[原文節選]:
原標題:工作停擺163天,索賠1200萬元,海外藝人經紀代理有多少“坑”?

在近期頻上熱搜的社會實驗真人秀《五十公里桃花塢》裏,久違露面的賴冠霖因表現十分佛系,沒有佔據太多鏡頭與分量,甚至被網友調侃是“張翰的小弟”。

而在6月17日,賴冠霖終於結束了與韓國CUBE娛樂兩年的漫長官司,但也只是在解約勝訴的微博簡單地發了四個字:感謝所有。

藝人與公司,相愛相殺的關係一直存在。六月末,少女時代前成員鄭秀妍Jessica與新湃傳媒的紛爭上了熱搜,起因是網友發現Jessica被列爲被執行人。

早在2019年,鄭秀妍便曾經因爲違反合約而被其中國代理經紀公司新湃傳媒與海寧新湃海潤索賠20億韓元(約1200萬元人民幣)。之後,鄭秀妍在中國與韓國的訴訟中三審均以敗訴告終,並且向韓國大法院提出了最後一次上訴。

南韓務工藝人的解約事件頻出,海外藝人赴華髮展也在白紙黑字的法律文件上相見。演藝全球化的浪潮推波助瀾了跨國經紀代理這一門生意,紛爭與機會並存的同時,鑽空子的也大有人在。

所以,跨國經紀代理究竟是怎麼一回事?裏面有什麼門道?

代理經紀公司與藝人的“相愛相殺”

我們先來梳理鄭秀妍與新湃傳媒的代理經紀糾紛。

在作爲影視公司孵化出《陳情令》這一爆火IP之前,跨國經紀代理是新湃傳媒成立之初的核心業務之一。2016年,決定以國際化藝人經紀爲主的新湃傳媒與尋求轉型的老牌娛樂公司海潤影視綁定,分別出資250萬元佔股50%,成立了海寧新湃海潤公司。

當年,這家合資公司、新湃傳媒與鄭秀妍Jessica所屬公司Coridel娛樂共同簽訂了鄭秀妍Jessica在中國的代理經紀約,由海寧新湃海潤獨家代理其在中國大陸的所有活動,並高調宣佈推出“新湃海潤全球星計劃”。

由此,鄭秀妍成爲海寧新湃海潤髮布的“全球星計劃”簽約的第一位藝人,該計劃還定下未來三年內簽下15位海外藝人的目標。後來,他們也代理了權志龍、EXO、太陽等韓國藝人的演出業務,爲其在全球承辦了幾十場演唱會。

然而,這一宏大計劃還沒開始就結束了。2016年,受“限韓令”影響,“全球星計劃”被迫 擱淺。此後,新湃傳媒調整經紀方向,服務重點轉向國內藝人,承辦李宇春2018年“流行”演唱會、簽約從《創造101》爆紅的藝人王菊,在拿下《陳情令》的IP開發項目後,打響了演藝經紀的招牌。

[所附資料]:

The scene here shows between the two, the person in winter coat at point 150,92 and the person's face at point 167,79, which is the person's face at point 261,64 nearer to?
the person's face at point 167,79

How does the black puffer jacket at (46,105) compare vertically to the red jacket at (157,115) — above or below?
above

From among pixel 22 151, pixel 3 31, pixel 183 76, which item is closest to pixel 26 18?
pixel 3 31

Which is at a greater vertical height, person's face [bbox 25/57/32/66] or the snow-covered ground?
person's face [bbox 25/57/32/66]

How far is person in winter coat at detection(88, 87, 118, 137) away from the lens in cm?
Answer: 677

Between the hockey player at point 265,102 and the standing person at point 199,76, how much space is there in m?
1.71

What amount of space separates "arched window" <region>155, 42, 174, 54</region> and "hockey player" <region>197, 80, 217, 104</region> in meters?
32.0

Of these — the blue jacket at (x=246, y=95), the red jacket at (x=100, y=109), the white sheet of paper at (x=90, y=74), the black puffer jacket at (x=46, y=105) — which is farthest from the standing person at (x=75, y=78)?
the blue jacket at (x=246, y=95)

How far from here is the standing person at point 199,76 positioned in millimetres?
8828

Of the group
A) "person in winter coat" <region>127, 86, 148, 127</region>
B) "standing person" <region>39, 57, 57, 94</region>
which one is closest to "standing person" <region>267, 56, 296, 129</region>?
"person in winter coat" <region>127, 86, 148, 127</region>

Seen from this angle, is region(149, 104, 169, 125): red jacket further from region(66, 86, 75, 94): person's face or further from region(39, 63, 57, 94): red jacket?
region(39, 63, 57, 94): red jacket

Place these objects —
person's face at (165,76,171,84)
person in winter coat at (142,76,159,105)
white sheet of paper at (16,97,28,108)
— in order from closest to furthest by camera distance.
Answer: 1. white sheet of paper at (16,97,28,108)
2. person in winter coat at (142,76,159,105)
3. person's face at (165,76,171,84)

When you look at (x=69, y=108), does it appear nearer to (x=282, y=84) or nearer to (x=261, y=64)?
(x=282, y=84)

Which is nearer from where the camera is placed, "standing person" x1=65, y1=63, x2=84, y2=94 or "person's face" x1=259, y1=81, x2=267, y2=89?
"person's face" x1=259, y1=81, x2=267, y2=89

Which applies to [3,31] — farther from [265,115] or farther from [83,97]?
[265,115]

[待解問題]:
A: 依據海外藝人經紀代理一文，新湃傳媒與海潤影視合資成立海寧新湃海潤時，雙方各出資多少、各佔股多少？
B: 請逐字照錄海外藝人經紀代理一文中的一段，起於含有「早在2019年,鄭秀妍便曾經」的字句，止於「的同時,鑽空子的也大有人在。」。
C: 請接續海外藝人經紀代理一文，從其最後一句之後往下撰寫。

[練習結果]:
A: 雙方各出資250萬元，各佔股50%。

B:
早在2019年,鄭秀妍便曾經因爲違反合約而被其中國代理經紀公司新湃傳媒與海寧新湃海潤索賠20億韓元(約1200萬元人民幣)。之後,鄭秀妍在中國與韓國的訴訟中三審均以敗訴告終,並且向韓國大法院提出了最後一次上訴。

南韓務工藝人的解約事件頻出,海外藝人赴華髮展也在白紙黑字的法律文件上相見。演藝全球化的浪潮推波助瀾了跨國經紀代理這一門生意,紛爭與機會並存的同時,鑽空子的也大有人在。

C:
同樣的道路,校長王思聰也走過。

2015年,王思聰成立的經紀公司上海香蕉計劃文化發展有限公司(香蕉娛樂)與韓國MBK娛樂合作,簽下女團T-ARA,代理其中國的一系列活動。緊接着於2016年,香蕉娛樂與韓國娛樂公司Yedang Entertainment簽下EXID中國區的代理合約,在這之後,更是直接買下Yedang Entertainment,並更名爲Banana Culture。

代理之後風波不斷,同樣是遭遇“限韓令”的政策限制,藝人活動受限,即便是立足韓國本土市場的Banana Culture也難以給藝人提供較多的支持。而在香蕉娛樂獲得中國區代理情況下, MBK娛樂經常鑽空子私下接中國區活動,使得雙方合作陷入不快。2017年,香蕉娛樂與MBK解除合約,2020年EXID全員也與Banana Culture解約。香蕉娛樂開始轉向國內選秀市場,從林彥俊、尤長靖到傅菁,多次向養成系選秀節目輸送練習生。

有趣的是,網易雲音樂也曾代理過韓國藝人。在2018年,網易雲音樂與韓國男團The Boyz的所屬公司Cre.Ker娛樂簽訂了華語地區的經紀合約,這是網易雲音樂首次與K-POP藝人簽約本地管理合同。然而幾年過後,政策並未鬆動,The Boyz似乎沒有在中國市場激起多大的水花。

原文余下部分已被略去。